Only 0.5% of data is analyzed.
What unit measures the total volume of data produced globally?
Zettabytes (ZB) (1 ZB ≈ 1 trillion gigabytes).
What are the three Vs of big data?
Volume (size), Variety (heterogeneous sources), Velocity (speed of creation/analysis).
What does Velocity in big data refer to?
The speed at which data is created/analyzed (e.g., ‘data-in-motion’ vs. ‘data-at-rest’).
What is the fourth V in big data?
Veracity (data reliability/credibility).
What did the 2018 Twitter study find about falsehoods?
Falsehoods are 70% more likely to be retweeted than accurate news.
What is TAQ data in finance?
Trades and Quotes data: millisecond-level records of all trades/quotes on exchanges (e.g., NYSE, Nasdaq). Daily TAQ can exceed 100 million rows.
Define machine learning (ML).
Extracting knowledge from data; improves performance on tasks through experience.
What are supervised ML tasks?
Regression (predicting values) and classification (predicting classes).
Name 3 applications of ML in finance.
- Fraud prevention
- Algorithmic trading
- Loan underwriting
- Risk management
What is unsupervised ML?
Finds hidden patterns in unlabeled data via clustering or dimensionality reduction (e.g., PCA).
In reinforcement learning (RL), what is an agent?
The entity that performs actions in an environment to maximize rewards.
Name 3 RL applications in finance.
- Algorithmic trading
- Derivatives hedging
- Portfolio allocation
What are common supervised ML algorithms?
- Linear regression
- Decision trees
- Neural networks
- SVMs
- Random forests
How does Volume in big data evolve?
The threshold for ‘big’ data size is revised upward every year.
What are the key characteristics of supervised learning?
- Uses labeled data (input-output pairs)
- Direct feedback (errors are corrected during training)
- Predict outcomes (regression) or classify data (classification)

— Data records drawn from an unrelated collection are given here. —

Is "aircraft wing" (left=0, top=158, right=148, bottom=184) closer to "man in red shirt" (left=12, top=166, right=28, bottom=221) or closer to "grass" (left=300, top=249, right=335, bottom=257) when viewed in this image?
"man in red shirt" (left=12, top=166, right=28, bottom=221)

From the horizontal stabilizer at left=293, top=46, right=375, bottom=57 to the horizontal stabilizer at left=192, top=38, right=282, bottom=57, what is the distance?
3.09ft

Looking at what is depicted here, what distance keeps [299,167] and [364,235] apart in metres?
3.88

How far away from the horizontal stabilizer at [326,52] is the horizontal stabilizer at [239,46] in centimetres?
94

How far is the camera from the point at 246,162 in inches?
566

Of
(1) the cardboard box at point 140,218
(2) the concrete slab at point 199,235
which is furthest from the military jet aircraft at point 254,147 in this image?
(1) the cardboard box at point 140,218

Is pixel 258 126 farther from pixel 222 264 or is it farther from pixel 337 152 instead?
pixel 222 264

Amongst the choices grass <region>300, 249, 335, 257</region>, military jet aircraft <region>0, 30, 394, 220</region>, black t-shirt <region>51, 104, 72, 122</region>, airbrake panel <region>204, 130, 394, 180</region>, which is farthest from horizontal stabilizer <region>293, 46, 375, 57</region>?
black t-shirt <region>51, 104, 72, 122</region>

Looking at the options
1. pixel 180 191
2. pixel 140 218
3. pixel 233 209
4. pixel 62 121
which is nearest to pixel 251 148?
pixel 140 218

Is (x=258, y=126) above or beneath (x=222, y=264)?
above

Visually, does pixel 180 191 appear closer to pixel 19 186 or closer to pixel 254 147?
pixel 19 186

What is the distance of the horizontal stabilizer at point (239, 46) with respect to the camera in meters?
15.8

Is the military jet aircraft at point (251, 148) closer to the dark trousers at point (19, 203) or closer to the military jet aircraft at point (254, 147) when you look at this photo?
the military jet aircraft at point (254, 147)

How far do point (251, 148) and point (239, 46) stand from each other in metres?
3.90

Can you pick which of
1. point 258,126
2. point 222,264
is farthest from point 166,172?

- Examples: Linear regression, decision trees, neural networks
What defines unsupervised learning?
- Works with unlabeled data
- No direct feedback (no ‘right answer’ provided)
- Discover hidden patterns or groupings
- Tasks: Clustering (e.g., customer segmentation) and dimensionality reduction (e.g., PCA)

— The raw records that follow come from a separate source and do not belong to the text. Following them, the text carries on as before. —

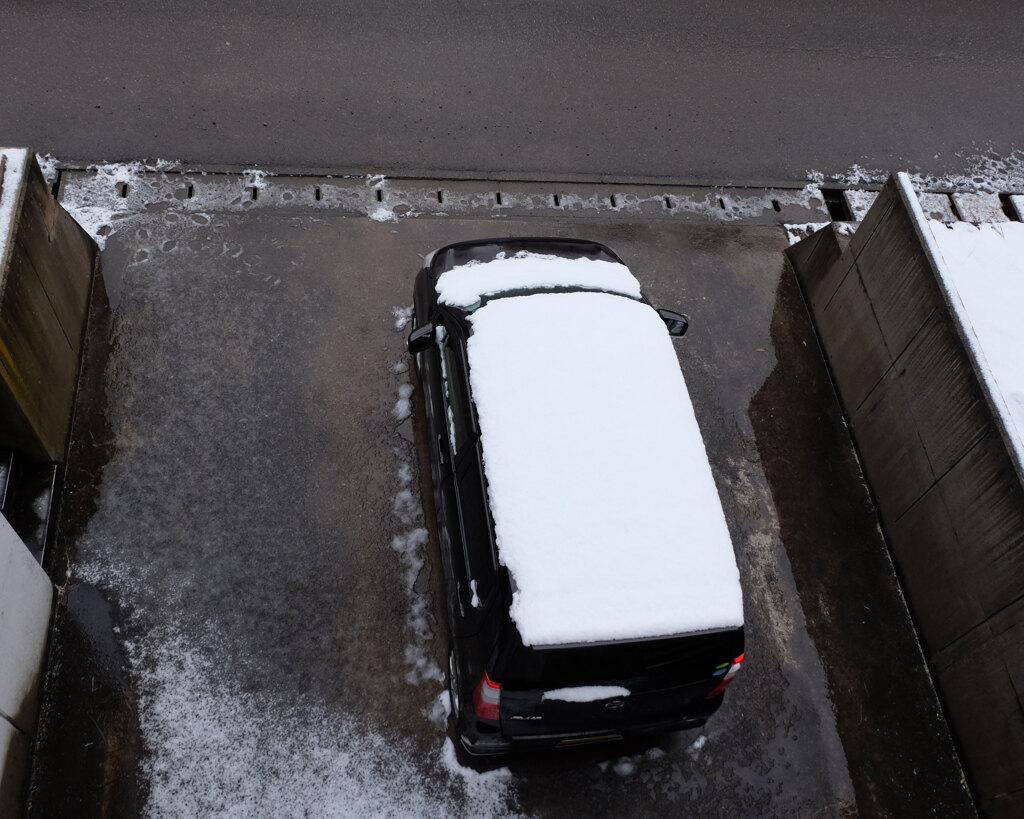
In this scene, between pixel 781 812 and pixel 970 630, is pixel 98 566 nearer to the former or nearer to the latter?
pixel 781 812

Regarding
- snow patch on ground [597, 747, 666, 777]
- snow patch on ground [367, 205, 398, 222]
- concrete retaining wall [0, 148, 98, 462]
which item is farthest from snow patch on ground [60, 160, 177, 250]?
snow patch on ground [597, 747, 666, 777]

How does reinforcement learning (RL) work?
- Learns via trial-and-error interactions with an environment
- Uses rewards/punishments (delayed feedback)
- Learn optimal policies to maximize long-term rewards
- Components: Agent, actions, environment, state, reward
- Finance use cases: Algorithmic trading, portfolio optimization
Dimensionality reduction ?
process of reducing the number of
features, or variables, in a dataset while preserving information and
overall model performance.
Clustering
allows us to discover hidden structures in data. The goal of
clustering is to find a natural grouping in data so that items in the same
cluster are more similar to each other than to those from different
clusters.
basic concept of RL
Agent: is the entity that performs actions.
2 Action: is what an agent can do in each state.
3 Environment: is the world in which the agent resides.
4 State: describes the current situation of the agent.
5 Reward: The immediate return sent by the environment to
evaluate the last action by the agent. A reward can be positive
(reward) or negative (punishment).
What is Artificial Intelligence (AI)?
Theory and development of computer systems capable of performing tasks requiring human intelligence
Examples include visual perception, speech recognition, decision-making, and language translation.
Define Machine Learning (ML).
A computer program learns from experience (E) related to a class of tasks (T) and performance measure (P)
Performance on tasks T (measured by P) improves with increased experience E.